Sempre achei que minhas criadas nutriam profunda devoção por Maxon, mas, a partir daquela noite, a admiração parecia ultrapassar a simples obrigação. No passado, eu pensava que o maior nível de lealdade era reservado ao rei, mas agora me perguntava se isso era verdade. Cada vez mais, pequenas coisas me faziam pensar que as pessoas preferiam seu filho.
Talvez eu não fosse a única a julgar que os métodos do rei Clarkson eram selvagens e suas ideias, cruéis. Talvez os rebeldes não fossem os únicos a apoiar Maxon. Talvez houvesse outros por aí que também quisessem mais.
Minhas criadas fizeram uma reverência e saíram. Maxon ficou de pé ao meu lado.

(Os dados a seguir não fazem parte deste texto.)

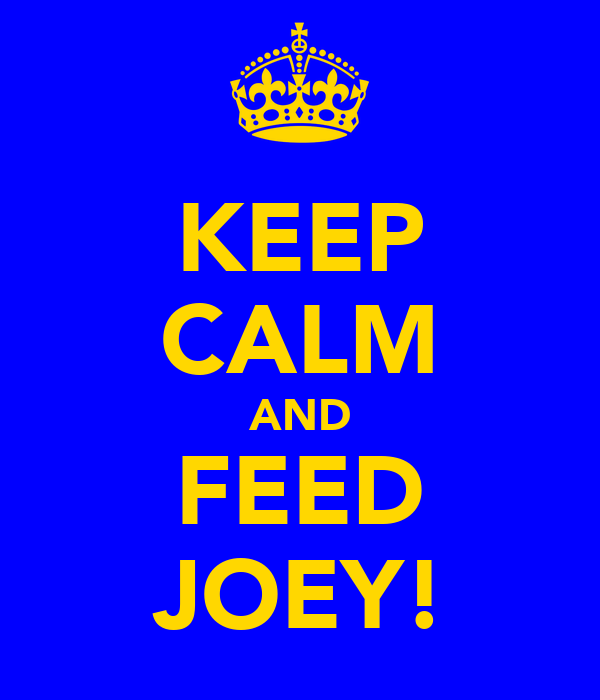 KEEP CALM AND FEED JOEY!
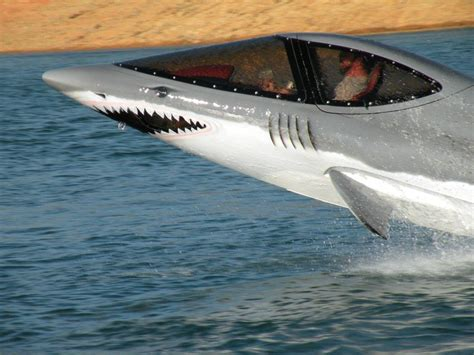 shark in boat all graphical dolphin shark jet ski
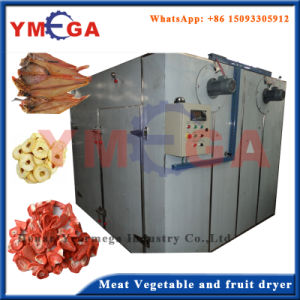 Full Stainless Steel Fruit and Vegetable Processing Dryer Machine pictures & photos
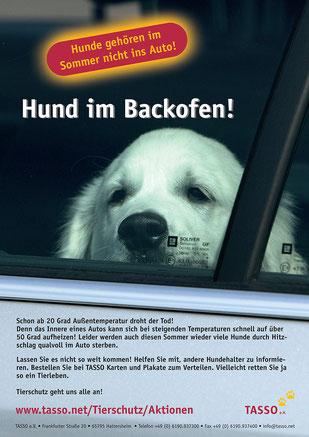 Tasso-Plakat Hund im Backofen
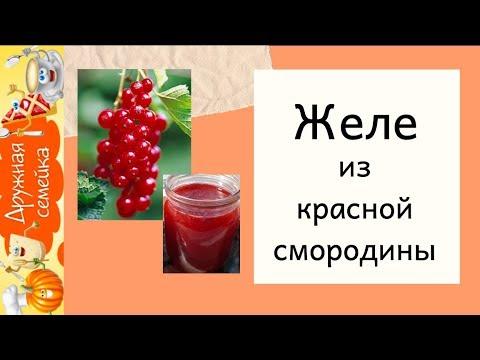 Секреты приготовления желе из красной смородины/Ура, получилось!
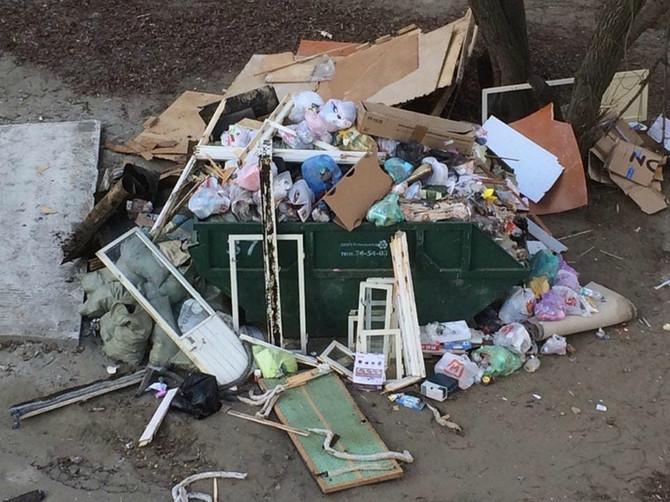 В Брянске во дворе многоэтажки выросла гора мусора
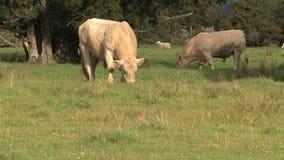 母牛在一片草原在新西兰 影视素材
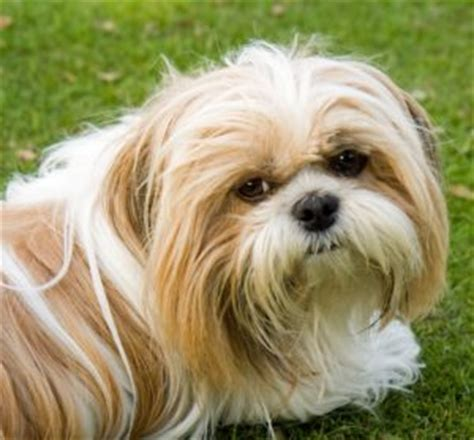 shih tzu 101 shih tzu dogs 101 shihtzu animal facts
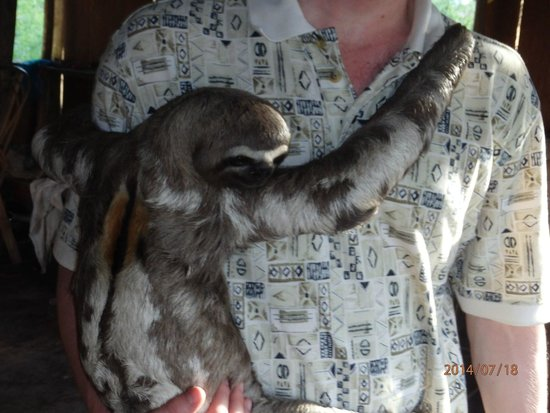 Treehouse Lodge: The Sloth We Loved to Hug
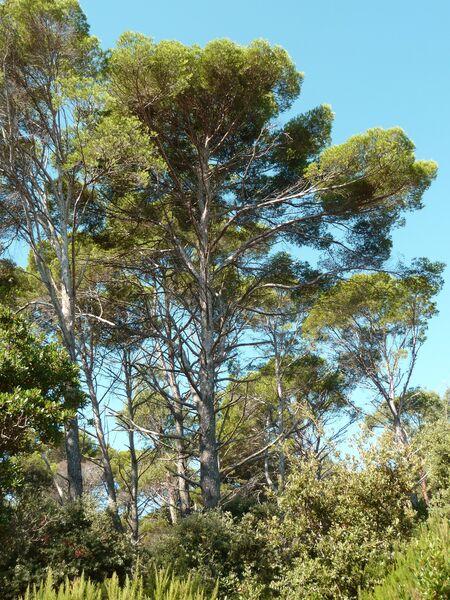 Point rencontre : Balade naturaliste et découverte sur l'île de Porquerolles à Hyères - 0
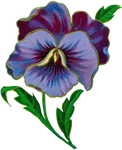 VICTORIAN flower 2_quaddles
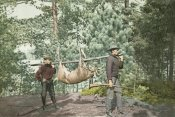 Detroit Publishing Co. - Hunting, Adirondacks, N.Y., 1898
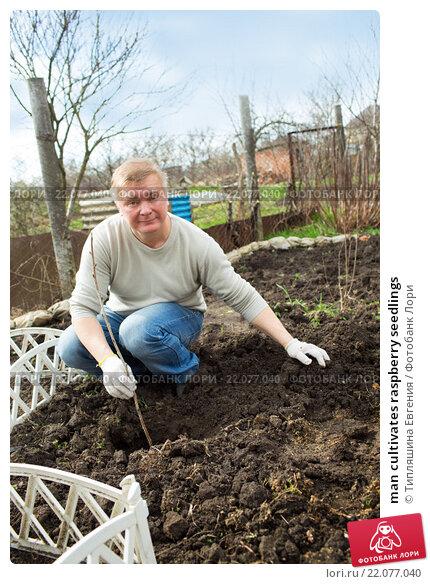 Купить «man cultivates raspberry seedlings», фото № 22077040, снято 5 марта 2016 г. (c) Типляшина Евгения / Фотобанк Лори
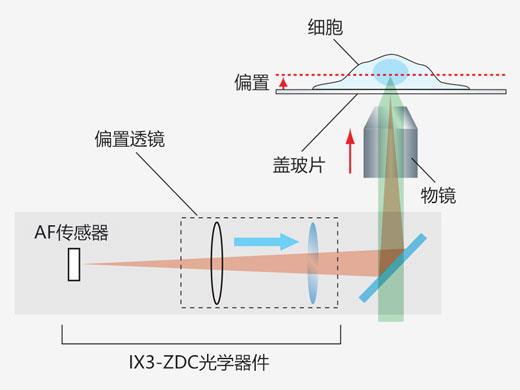 Infrared (IR) Laser Hardware Autofocus Based on the IX83 ZDC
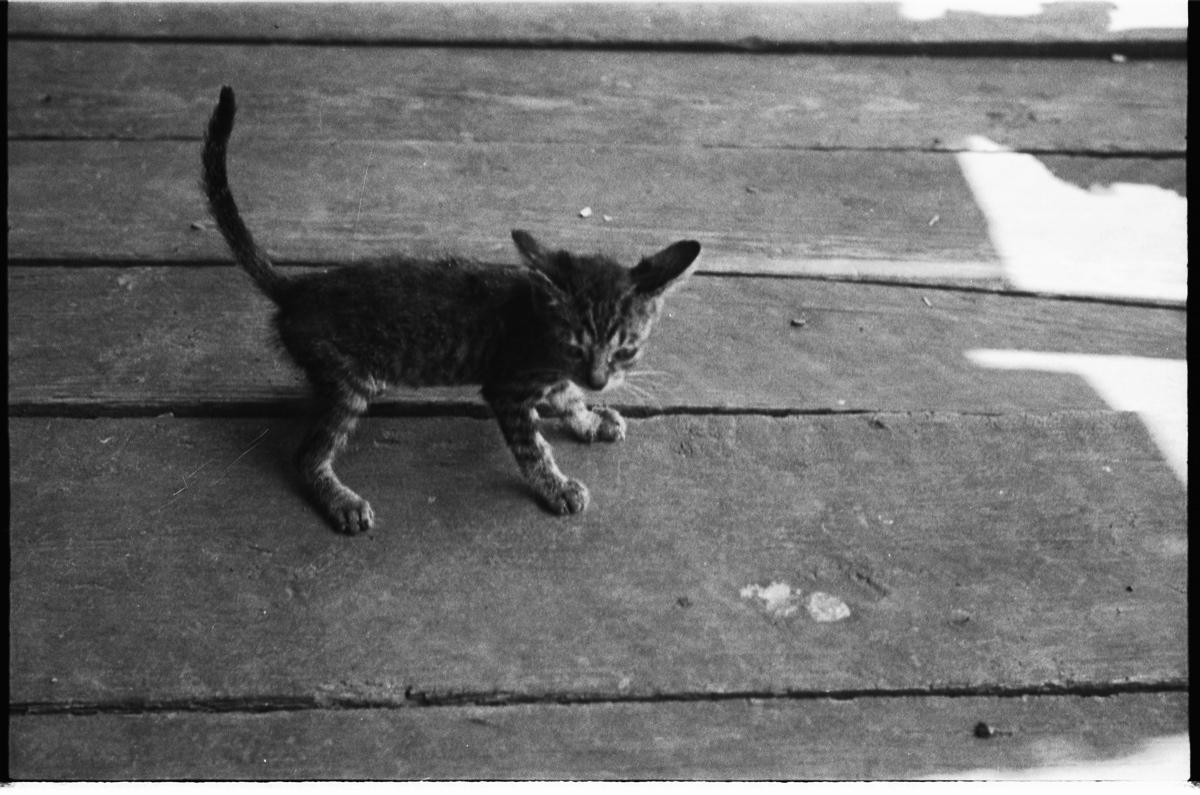 Walker Evans, Kitten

— O que foi isso? Digo, querer saber seus nomes?
Ele suspirou.
— Na noite passada, quando o soldado Leger mencionou o nome de Anne e eu não sabia de quem se tratava… fiquei envergonhado. Por acaso eu não deveria conhecer as pessoas que cuidam de você melhor do que um guarda aleatório?

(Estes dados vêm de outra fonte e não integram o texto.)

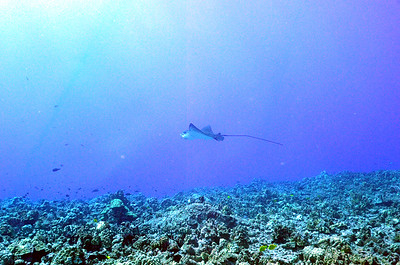 eagleray thunderreef 120815tues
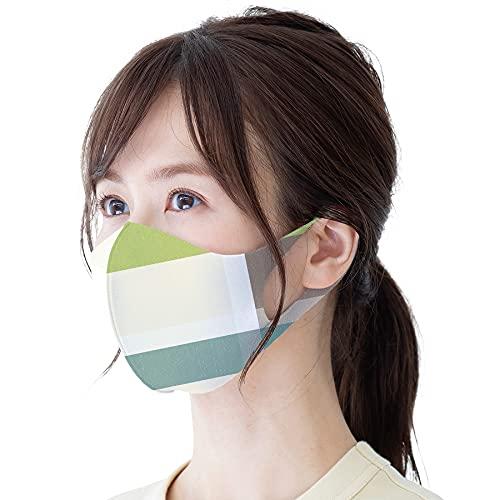 マスク 洗える 耳が痛くならないマスク 繰り返し使える 抗菌マスク UVカット 花粉症対策 衛生 ウィルス対策 Lサイズ 男女兼用 チェック ラテカラー ピスタチオ mskl-02201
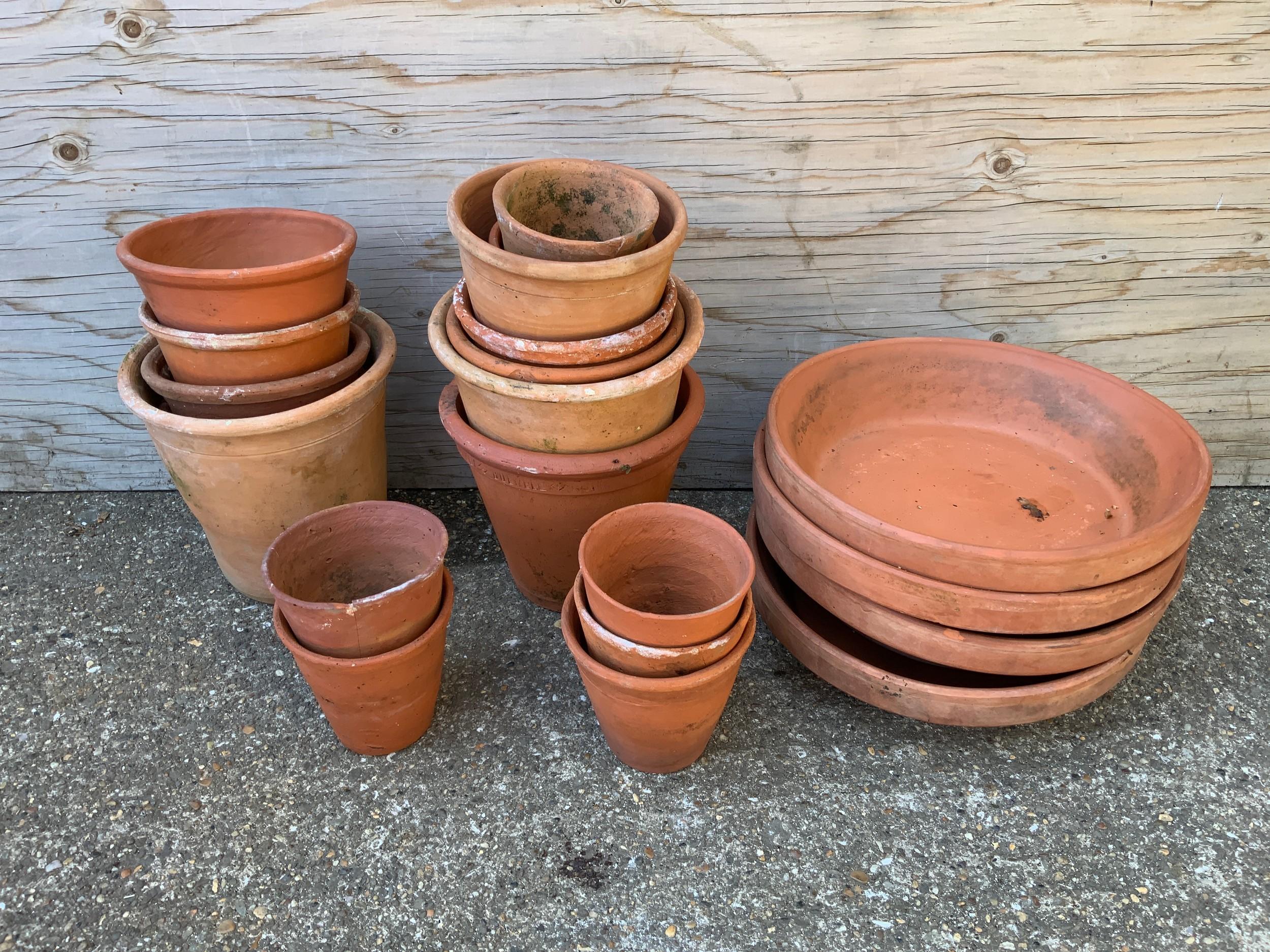 Quantity of Terracotta Pots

Ele não é tão aleatório, pensei. Mas disse:
— Para ser sincera, as criadas fofocam sobre os guardas o tempo todo. Não ficaria surpresa se os guardas fizessem o mesmo.

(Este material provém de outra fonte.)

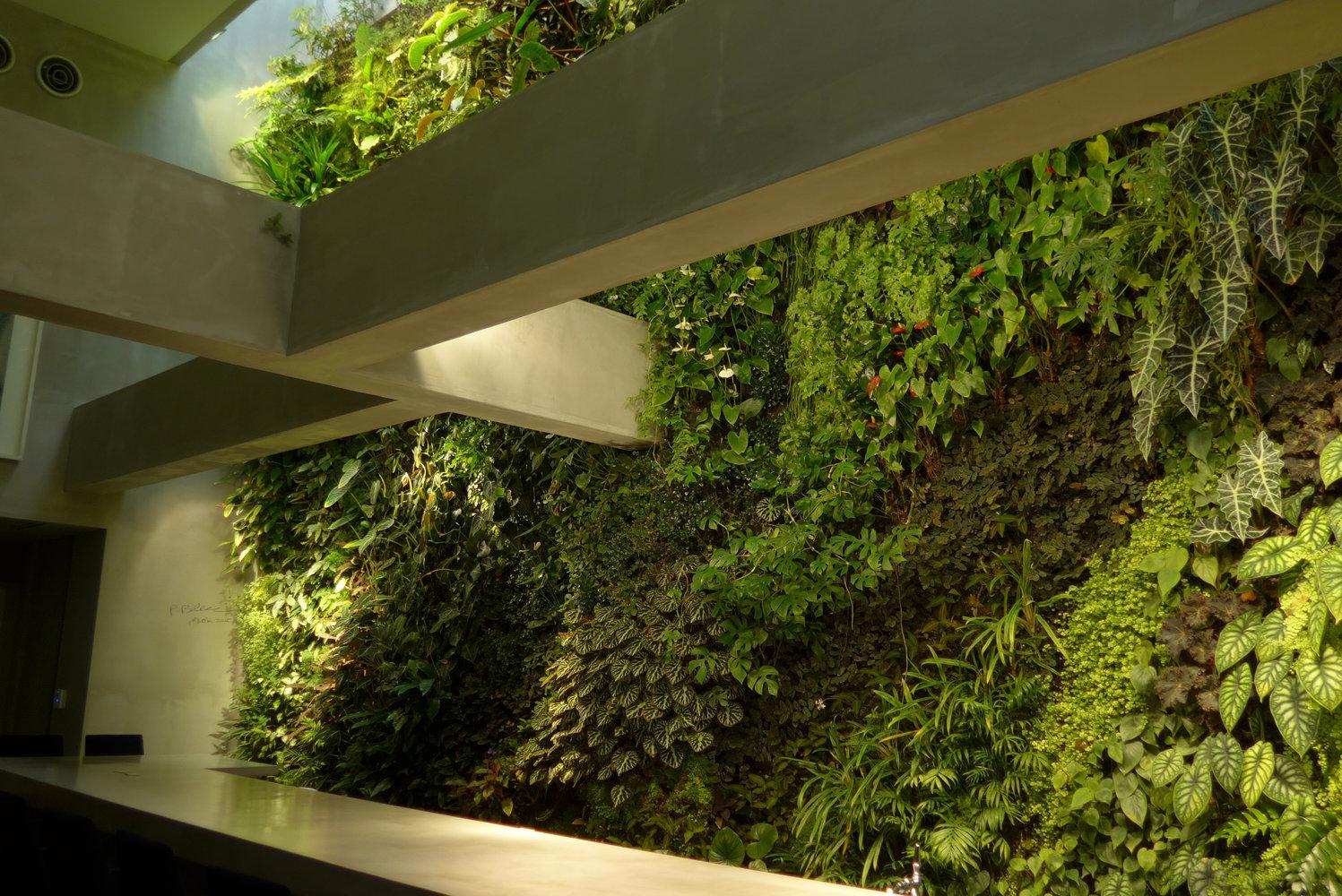 costume national fukuoka vertical garden patrick blanc. Black Bedroom Furniture Sets. Home Design Ideas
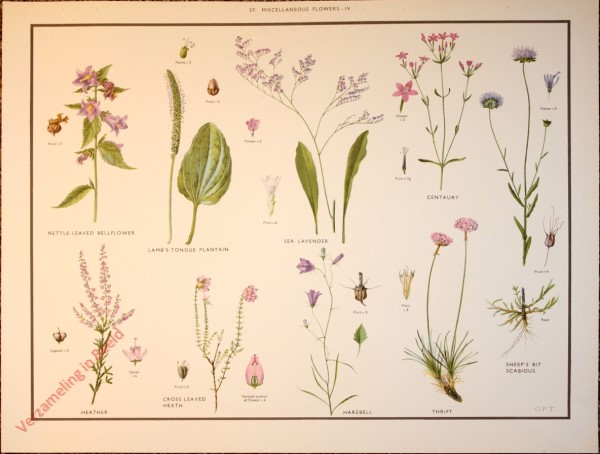 WILD FLOWERS - 37 - Miscellaneous families - IV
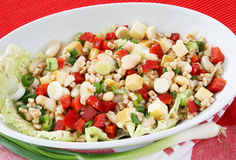 Spelled salad. Delicious spelled salad with vegetables royalty free stock photography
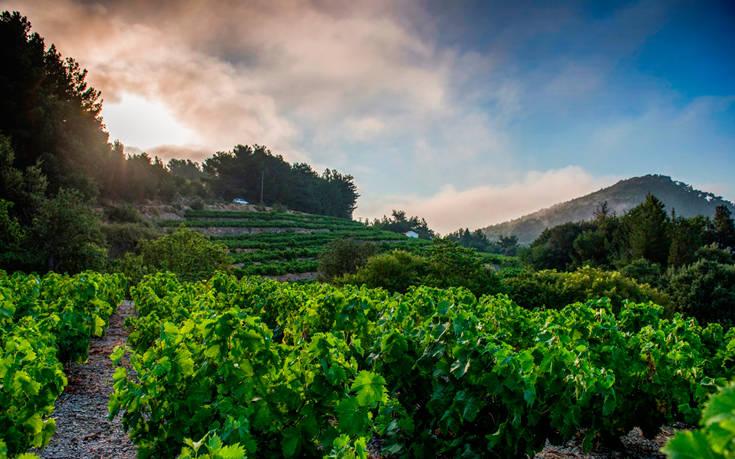 Δεκαεννέα ακόμη διεθνή βραβεία για τα κρασιά του ΕΟΣ Σάμου, μέσα στο 2018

— Mesmo assim. Elas estão diariamente com você. Há meses que eu deveria saber seus nomes.
Seu raciocínio me fez sorrir. Resolvi me levantar, embora Maxon não parecesse gostar da ideia de que eu fizesse qualquer movimento.
— Estou bem, Maxon — garanti, ao tomar sua mão estendida.
— Você foi baleada na noite passada, se não estou enganado. Não pode me culpar por ficar preocupado.
— Não foi um buraco de bala de verdade. Foi só de raspão.
— Não importa, não vou me esquecer tão cedo dos seus gritos abafados enquanto Anne cuidava da ferida. Vamos, você devia estar descansando.
Maxon me levou até a cama, e deitei. Ele me cobriu com os edredons antes de se sentar e ficar olhando para mim. Eu esperava que dissesse algo sobre tudo o que aconteceu ou que me prevenisse sobre as prováveis consequências, mas não. Ele não disse nada. Permaneceu ali, acariciando meu cabelo, às vezes minha bochecha.
Minha sensação naquele momento era de que só nós dois existíamos no mundo.
— Se alguma coisa tivesse acontecido…
— Mas não aconteceu.
Maxon revirou os olhos. Sua voz era séria:
— É claro que aconteceu! Você voltou sangrando para casa. Quase perdemos você na rua.
— Veja, não estou chateada com a minha escolha — argumentei, na tentativa de acalmá-lo. — Quis ir, ouvir por mim mesma. Além disso, não podia deixar você ir sem mim.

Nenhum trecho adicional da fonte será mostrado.